I based my neural network on the “Windows Malwares” dataset available on Kaggle. This repository describes various characteristics of a set of executables flagged as benign or one of six possible attacks. I chose to use the DLLs_Imported.csv file, which enumerates the shared object libraries that each executable links to, for a multi-class classification model.

Notable Features

  • The first layer is an embedding layer. Embedding layers associate the index of an embedding (a specific DLL) with a vector (in this case, of length 3). Embeddings are typically used in NLP applications to encode semantic information about words.
  • The model excludes the final softmax layer; PyTorch’s CrossEntropyLoss() operates on logits.
  • The model uses an 80%/10%/10% train/validation/test set. The dataset is shuffled before training.
import pandas as pd
from torch.utils.data import random_split
import torch.nn as nn
import torch
import torch.nn.functional as F
from torch.optim import Adam
import numpy as np

TRAIN_SPLIT = 0.8
VAL_SPLIT = 0.1
TEST_SPLIT = 0.1
EPOCHS = 30
BATCH_SIZE = 64

dlls = pd.read_csv('data/DLLs_Imported.csv')
# Shuffle dataset
dlls = dlls.sample(frac=1)

train, val, test = random_split(dlls, [TRAIN_SPLIT, VAL_SPLIT, TEST_SPLIT])

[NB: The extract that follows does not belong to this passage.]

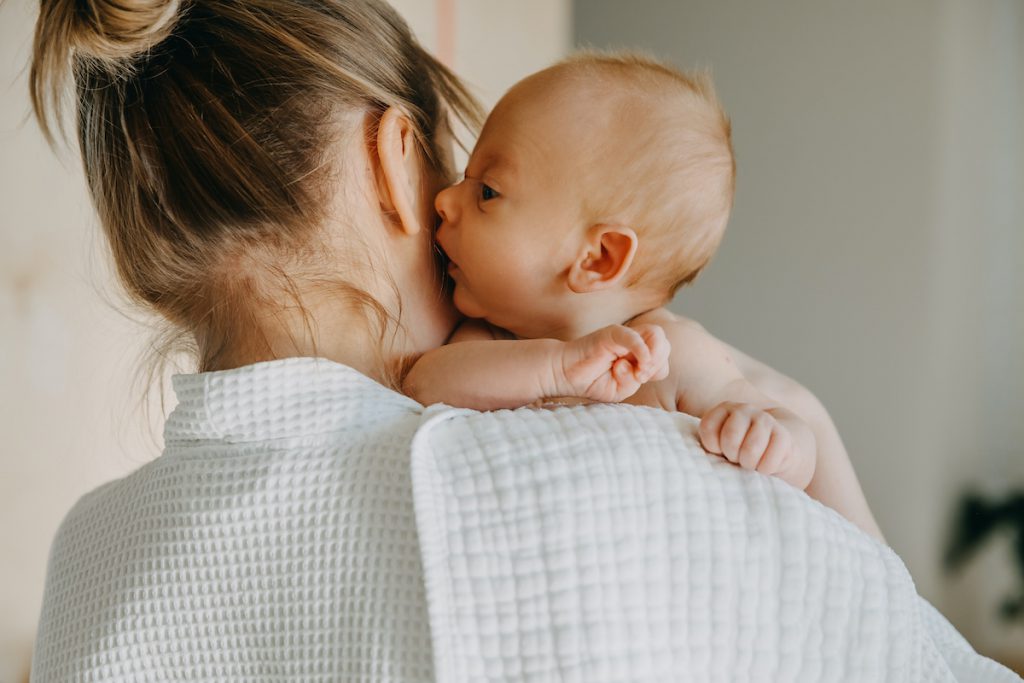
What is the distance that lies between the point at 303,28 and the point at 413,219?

Xtrain = dlls.iloc[train.indices, 2:]
Ytrain = dlls.iloc[train.indices, 1]

print(f'Train Set Features: {Xtrain.shape} / Train Set Labels: {Ytrain.shape}')

Xval = dlls.iloc[val.indices, 2:]
Yval = dlls.iloc[val.indices, 1]

print(f'Validation Set Features: {Xval.shape} / Validation Set Labels: {Yval.shape}')

Xtest = dlls.iloc[test.indices, 2:]
Ytest = dlls.iloc[test.indices, 1]

print(f'Test Set Features: {Xtest.shape} / Test Set Labels: {Ytest.shape}')

class NeuralNetwork(nn.Module):
  def __init__(self, in_features, out_features):
    super().__init__()
    self.model = nn.Sequential(
        nn.Embedding(in_features, 3),
        nn.Flatten(),
        nn.Linear(3 * in_features, 64),
        nn.ReLU(),
        nn.Linear(64, out_features)
    )

  def forward(self, x):
    return self.model(x)

model = NeuralNetwork(Xtrain.shape[1], 7)
optimizer = Adam(model.parameters())
loss = nn.CrossEntropyLoss()
for epoch in range(EPOCHS):
  for batch_start in range(0, len(Xtrain), BATCH_SIZE):
    Xbatch = torch.tensor(Xtrain[batch_start:batch_start + BATCH_SIZE].values)
    Ybatch = torch.tensor(Ytrain[batch_start:batch_start + BATCH_SIZE].values)
    model_output = model.forward(Xbatch)
    output = loss(model_output, Ybatch)
    optimizer.zero_grad()
    output.backward()
    optimizer.step()
  print(f'Epoch: {epoch + 1} Loss: {output}')
  with torch.set_grad_enabled(False):
    val_preds = model.forward(torch.tensor(Xval.values))
    class_predictions = np.argmax(F.softmax(val_preds, dim=1), axis=1)
    acc = 100 * torch.sum(torch.eq(class_predictions, torch.tensor(Yval.values))) / len(Yval)
    print(f'Validation Accuracy: {acc:.2f}%')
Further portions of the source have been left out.